I suppose my question is whether the code path taken by the driver when assembling the PTX results in SASS that is at least as optimized as that produced from ptxas when passing to -Xptxas=-O3 to nvcc (the default). If not more so, depending on whether future versions of the driver include further improvements to the PTX->SASS stage and assuming the application is not re-compiled in the meantime.

Basically, should I be nervous about relying on JIT compilation for performance critical applications (assuming the initial JIT cost can be ignored)?

The only disadvantage listed by the documentation is: “The disadvantage of just in time compilation is increased application startup delay”. For cases where the JIT cache is not disabled, this can essentially be ignored.

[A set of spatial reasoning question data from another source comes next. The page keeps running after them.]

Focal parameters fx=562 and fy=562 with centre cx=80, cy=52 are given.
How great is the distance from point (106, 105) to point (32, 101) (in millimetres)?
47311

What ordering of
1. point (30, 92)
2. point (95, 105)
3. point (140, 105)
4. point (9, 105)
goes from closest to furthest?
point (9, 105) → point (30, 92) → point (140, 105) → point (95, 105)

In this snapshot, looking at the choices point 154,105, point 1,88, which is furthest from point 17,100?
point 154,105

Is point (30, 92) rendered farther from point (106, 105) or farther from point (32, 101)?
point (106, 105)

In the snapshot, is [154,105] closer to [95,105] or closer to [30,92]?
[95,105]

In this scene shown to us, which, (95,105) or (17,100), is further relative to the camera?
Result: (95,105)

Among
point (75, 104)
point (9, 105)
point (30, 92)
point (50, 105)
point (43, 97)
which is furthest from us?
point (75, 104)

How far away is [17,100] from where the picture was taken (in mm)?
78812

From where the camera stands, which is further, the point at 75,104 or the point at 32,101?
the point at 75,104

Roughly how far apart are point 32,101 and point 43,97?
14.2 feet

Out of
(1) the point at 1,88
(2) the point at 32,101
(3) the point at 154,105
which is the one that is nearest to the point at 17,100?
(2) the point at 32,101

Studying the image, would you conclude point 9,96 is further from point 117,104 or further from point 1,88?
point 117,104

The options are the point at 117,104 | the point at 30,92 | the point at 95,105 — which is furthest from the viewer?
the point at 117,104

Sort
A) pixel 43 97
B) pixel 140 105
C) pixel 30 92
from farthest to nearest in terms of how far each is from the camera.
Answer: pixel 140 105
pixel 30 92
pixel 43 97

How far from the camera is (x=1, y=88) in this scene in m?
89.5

As txbob says, there are no guarantees. Based on a limited amount of observations, I would say:

[1] The PTXAS component of the driver appears to be updated more frequently than the PTXAS component of the offline compiler, which is updated only when a new CUDA version ships

[2] Newer PTXAS versions found in a driver can contain bug fixes and performance enhancements not found in the offline compiler’s PXTAS component; however, the introduction of new bugs and performance regressions is also possible as with any revision to complex software

[3] In general, the PTXAS component of the driver and the PTXAS component of the offline compiler seem to generate very similar or identical code, by visual comparison of the machine code (extracted from the JIT cache and the executable, respectively)

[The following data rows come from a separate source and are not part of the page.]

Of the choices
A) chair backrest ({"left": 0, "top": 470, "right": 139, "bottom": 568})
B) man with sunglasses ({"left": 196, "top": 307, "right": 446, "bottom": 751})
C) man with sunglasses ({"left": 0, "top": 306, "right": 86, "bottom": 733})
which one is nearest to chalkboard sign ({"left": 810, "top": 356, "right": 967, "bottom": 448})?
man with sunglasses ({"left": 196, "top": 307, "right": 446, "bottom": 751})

In addition to JIT compilation from PTX, CUDA also supports JIT compilation from HLL source via NVRTC, and we recently discussed a case in these forums where the code generated by NVRTC seemed to miss optimizations performed by the offline compiler. This was just a single observation, and it wasn’t immediately clear whether the differences were due to different compiler configuration or the compilers themselves.

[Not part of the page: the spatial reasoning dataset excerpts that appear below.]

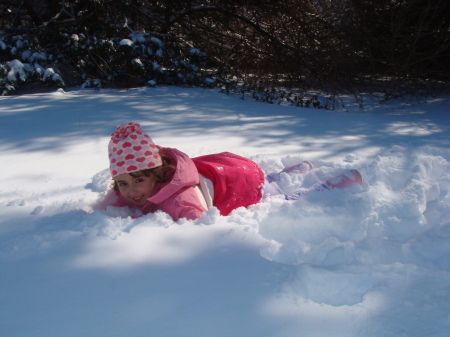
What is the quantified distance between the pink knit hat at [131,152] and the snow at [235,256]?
0.23 metres

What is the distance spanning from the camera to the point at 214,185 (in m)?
2.25

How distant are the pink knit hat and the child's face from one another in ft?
0.15

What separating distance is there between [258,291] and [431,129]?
3294 millimetres

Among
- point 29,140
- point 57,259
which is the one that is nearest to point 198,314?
point 57,259

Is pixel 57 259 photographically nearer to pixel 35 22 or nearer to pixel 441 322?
pixel 441 322

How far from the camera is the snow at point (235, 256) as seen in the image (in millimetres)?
1066

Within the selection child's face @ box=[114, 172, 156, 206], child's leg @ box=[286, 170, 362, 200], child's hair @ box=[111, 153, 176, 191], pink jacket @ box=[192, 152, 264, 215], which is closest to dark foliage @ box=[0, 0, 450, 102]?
child's leg @ box=[286, 170, 362, 200]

In practical terms, I would claim that it is a best practice to ship CUDA applications with machine code for all intended target architectures baked into the executable (i.e. a fat binary), and include PTX only for the most recent architecture, to be used for JIT compilation on future architectures not yet available at the time the software ships.

Using JIT compilation from either PTX or HLL source for run-time code creation is a separate use case of course. There are plenty of applications that make use of that to dynamically compile user queries or formulas.

Ok great, thanks for the info :)